La diplomatie vaticane joue
le tout pour le tout
Dès le début de l’année 2003 l’Eglise se mobilise
à tous les niveaux pour conjurer le spectre de la guerre. Jean-Paul II multiplie les
appels relayés par ses collaborateurs et les évêques du monde entier. Tous les canaux
diplomatiques mis à la disposition du Saint-Siège sont activés et des émissaires sont
envoyés pour inciter les américains et les irakiens à poursuivre sur la voie des négociations.
C’est le cas du cardinal Roger Etchegaray qui atterrit à Bagdad le 11 février 2003
porteur d’un message personnel pour Sadam Hussein. «La guerre ne saurait être seulement
la dernière, elle est aussi la pire des solutions et nul ne peut s’y résigner». Cette
phrase prononcée à son arrivée à un immense retentissement mais malheureusement bien
peu d’effets. Le Vatican n’a pas de divisions militaires à sa disposition ni de pressions
économiques à exercer mais elle use de la seule arme légitime dont elle dispose :
l’autorité morale et spirituelle du Pape. Le 15 janvier 1991, à la veille la première
guerre du Golfe, Jean-Paul II avait écrit à Saddam Hussein et au Président Bush, les
enjoignant de faire «un geste généreux de dernière minute» pour sauver la paix. Douze
ans après, la situation est identique.
Le prélat français est l’homme de la
situation, lui qui a été le premier évêque catholique à se rendre dans la Chine communiste.
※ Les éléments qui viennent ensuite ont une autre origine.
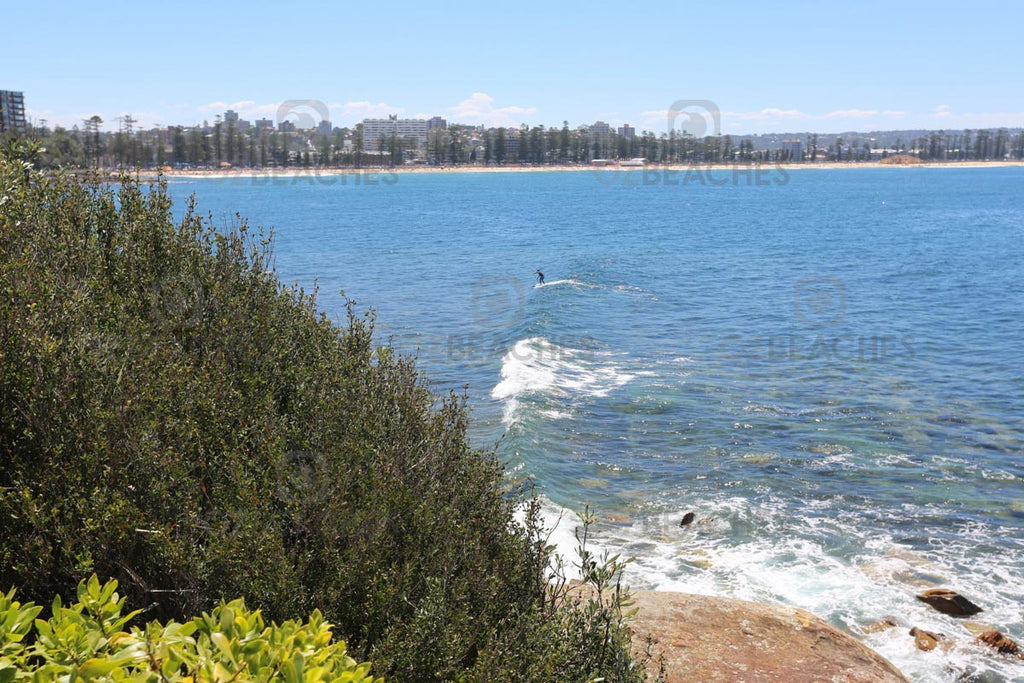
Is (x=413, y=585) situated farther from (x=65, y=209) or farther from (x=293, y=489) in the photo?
(x=65, y=209)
Il est présenté comme l’homme des missions impossibles. Celle dont il est chargée
en ce mois de février 2003 peut-être plus que les autres. Il doit à la fois inciter
les autorités irakiennes à poursuivre les négociations et témoigner de la solidarité
de l’Eglise à ces frères d’Orient mais aussi au peuple irakien dans son ensemble «exténué
par plus de douze années d’embargo», comme l’a souvent répété Jean-Paul II. «Il est
important que l’on sache que les chrétiens ne veulent pas la guerre, que l’Eglise
a toujours essayé d’empêcher toute tentative de faire la guerre», affirmait en écho
Monseigneur Jean Sleiman, Archevêque catholique des latins de Bagdad
Tenter
jusqu’au bout de faire plier les Etats-Unis
C’est l’objectif du cardinal
Pio Laghi, l’envoyé du Vatican à Washington le 6 mars 2003. "La paix est la plus noble
entreprise de l'homme". Il ne cessera de le répéter aux autorités américaines, faisant
valoir le devoir de la légalité dans le contexte des résolutions des Nations Unies".
Les arguments du Saint-Siège sont, indiquait le cardinal sur les ondes de Radio Vatican,
"avant tout ceux de l'Evangile". Il rencontre le président Bush à qui il remet un
message personnel de Jean-Paul II et s’entretient avec le Secrétaire d'Etat américain,
Colin Powell. L'envoyé de Jean-Paul II, pourtant pendant dix ans nonce apostolique
aux Etats-Unis de 1980 à 1990, n’aura pu changer le cours des évènements ni faire
évoluer la position de ses interlocuteurs. Toujours au micro de Radio Vatican , il
dévoilait les arguments utilisés. « J'ai mis sur la table les différentes conséquences
possibles soit pour la population iraquienne, soit pour ce fossé qui pourrait se créer
dans le dialogue entre l'Islam et le Christianisme, ou pour tant de souffrances. J'ai
aussi parlé de la "voix" du Saint-Père et de celle de l'Episcopat américain en consonance
avec la voix du pape. Tous ces arguments, je ne sais pas s'ils auront un effet, mais
ils ont cherché au maximum le chemin de la persuasion ». En vain. Le 20 mars, l’armée
américaine envahissait l’Irak.
(Photo AP : Photo prise le 13/03/13 sur la
place Firdous à Bagdad là où la statue de Saddam Hussein avait été déboulonnée le
09/04/03 par des soldats américains)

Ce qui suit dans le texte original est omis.